Four of the Montreal Expos/Nationals franchise record seven steals came from speedy shortstop Trea Turner, who Arrieta called a "factor" any time he's on.

"I don't care who is behind the plate," Arrieta said. "He's a threat."


Washington manager Dusty Baker said the team knew Arrieta was a pitcher to run on, and the result was a lot of small ball for a team accustomed to driving in runs with power. Washington center fielder Michael Taylor went 2 for 4 with two RBIs, and Scherzer washed out the RBI triple he allowed to Kris Bryant in the first by driving in a run with an infield single off Arrieta's glove in the fourth.

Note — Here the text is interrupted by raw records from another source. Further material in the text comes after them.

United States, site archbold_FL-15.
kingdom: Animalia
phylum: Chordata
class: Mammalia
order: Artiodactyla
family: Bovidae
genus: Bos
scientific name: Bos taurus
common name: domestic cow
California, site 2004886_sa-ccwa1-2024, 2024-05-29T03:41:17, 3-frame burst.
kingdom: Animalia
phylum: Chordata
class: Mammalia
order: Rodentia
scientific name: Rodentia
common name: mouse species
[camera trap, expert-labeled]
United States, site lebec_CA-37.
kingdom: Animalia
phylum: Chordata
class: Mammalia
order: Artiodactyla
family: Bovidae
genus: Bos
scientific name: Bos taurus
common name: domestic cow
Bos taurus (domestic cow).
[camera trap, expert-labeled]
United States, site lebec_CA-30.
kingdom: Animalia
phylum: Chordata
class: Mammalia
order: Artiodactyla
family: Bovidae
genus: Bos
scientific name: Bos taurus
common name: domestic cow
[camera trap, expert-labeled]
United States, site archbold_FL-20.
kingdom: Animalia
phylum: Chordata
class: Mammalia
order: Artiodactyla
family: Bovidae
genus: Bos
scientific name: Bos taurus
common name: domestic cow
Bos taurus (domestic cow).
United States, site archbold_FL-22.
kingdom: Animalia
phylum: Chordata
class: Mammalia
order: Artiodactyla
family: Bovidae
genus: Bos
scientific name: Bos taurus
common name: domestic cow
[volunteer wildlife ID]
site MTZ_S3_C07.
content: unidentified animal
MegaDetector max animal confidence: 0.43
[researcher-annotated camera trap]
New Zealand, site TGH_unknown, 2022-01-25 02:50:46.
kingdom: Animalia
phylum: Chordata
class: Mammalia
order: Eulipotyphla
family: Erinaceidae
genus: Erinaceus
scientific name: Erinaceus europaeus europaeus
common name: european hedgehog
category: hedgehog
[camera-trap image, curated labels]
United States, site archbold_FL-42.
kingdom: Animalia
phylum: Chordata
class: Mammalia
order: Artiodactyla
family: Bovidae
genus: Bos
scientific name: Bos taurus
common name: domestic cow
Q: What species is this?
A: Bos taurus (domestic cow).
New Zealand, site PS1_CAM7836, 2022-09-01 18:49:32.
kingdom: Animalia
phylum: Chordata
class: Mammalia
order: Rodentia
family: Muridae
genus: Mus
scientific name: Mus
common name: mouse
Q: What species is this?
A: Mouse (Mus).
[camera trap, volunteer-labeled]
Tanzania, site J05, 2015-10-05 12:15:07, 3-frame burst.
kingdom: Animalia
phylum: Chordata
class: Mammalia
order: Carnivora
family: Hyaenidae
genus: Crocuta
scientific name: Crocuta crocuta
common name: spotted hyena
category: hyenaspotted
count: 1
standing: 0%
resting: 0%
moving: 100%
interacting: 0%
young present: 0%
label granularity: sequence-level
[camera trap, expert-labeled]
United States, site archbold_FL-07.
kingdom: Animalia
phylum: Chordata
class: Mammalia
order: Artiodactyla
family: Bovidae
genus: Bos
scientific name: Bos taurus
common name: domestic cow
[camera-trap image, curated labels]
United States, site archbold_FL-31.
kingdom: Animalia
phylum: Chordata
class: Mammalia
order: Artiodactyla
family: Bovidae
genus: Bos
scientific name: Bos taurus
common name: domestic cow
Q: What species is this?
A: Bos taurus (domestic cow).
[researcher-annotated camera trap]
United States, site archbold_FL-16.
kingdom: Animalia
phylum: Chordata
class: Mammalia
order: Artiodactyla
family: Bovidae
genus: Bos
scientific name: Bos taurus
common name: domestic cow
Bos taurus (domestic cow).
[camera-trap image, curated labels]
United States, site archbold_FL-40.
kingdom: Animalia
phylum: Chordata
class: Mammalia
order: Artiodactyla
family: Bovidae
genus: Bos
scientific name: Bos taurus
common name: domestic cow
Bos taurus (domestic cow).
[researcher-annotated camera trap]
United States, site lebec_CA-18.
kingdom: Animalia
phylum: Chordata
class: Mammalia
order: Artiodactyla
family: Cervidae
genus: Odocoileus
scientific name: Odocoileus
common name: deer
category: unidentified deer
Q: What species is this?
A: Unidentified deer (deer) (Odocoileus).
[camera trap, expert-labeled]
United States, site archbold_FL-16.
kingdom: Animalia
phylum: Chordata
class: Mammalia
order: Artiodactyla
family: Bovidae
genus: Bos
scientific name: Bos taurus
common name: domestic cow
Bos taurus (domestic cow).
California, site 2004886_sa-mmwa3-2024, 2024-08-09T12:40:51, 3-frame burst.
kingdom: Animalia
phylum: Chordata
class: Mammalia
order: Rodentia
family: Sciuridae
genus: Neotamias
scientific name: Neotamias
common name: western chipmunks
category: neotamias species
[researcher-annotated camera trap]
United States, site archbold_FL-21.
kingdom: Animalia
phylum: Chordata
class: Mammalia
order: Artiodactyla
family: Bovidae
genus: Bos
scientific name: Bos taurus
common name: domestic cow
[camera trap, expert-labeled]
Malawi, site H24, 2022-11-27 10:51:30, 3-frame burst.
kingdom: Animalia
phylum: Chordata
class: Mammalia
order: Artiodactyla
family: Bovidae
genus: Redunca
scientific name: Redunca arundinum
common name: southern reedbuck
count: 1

When Scherzer was lifted after 93 pitches through six with a comfortable 6-1 lead, the Nationals' beleaguered bullpen got three clean innings of relief from Enny Romero, Blake Treinen, Oliver Perez and Matt Albers.

Trea Turner tied the franchise record with four steals in a game, repeating his own feat from two weeks ago. He had a chance in the eighth to break the record and move within one of the most in a game in the modern era of baseball but did not try with Bryce Harper up and a five-run lead.

"I don't think I was held, but I didn't know if I was supposed to go," said Turner, who has 32 stolen bases this season.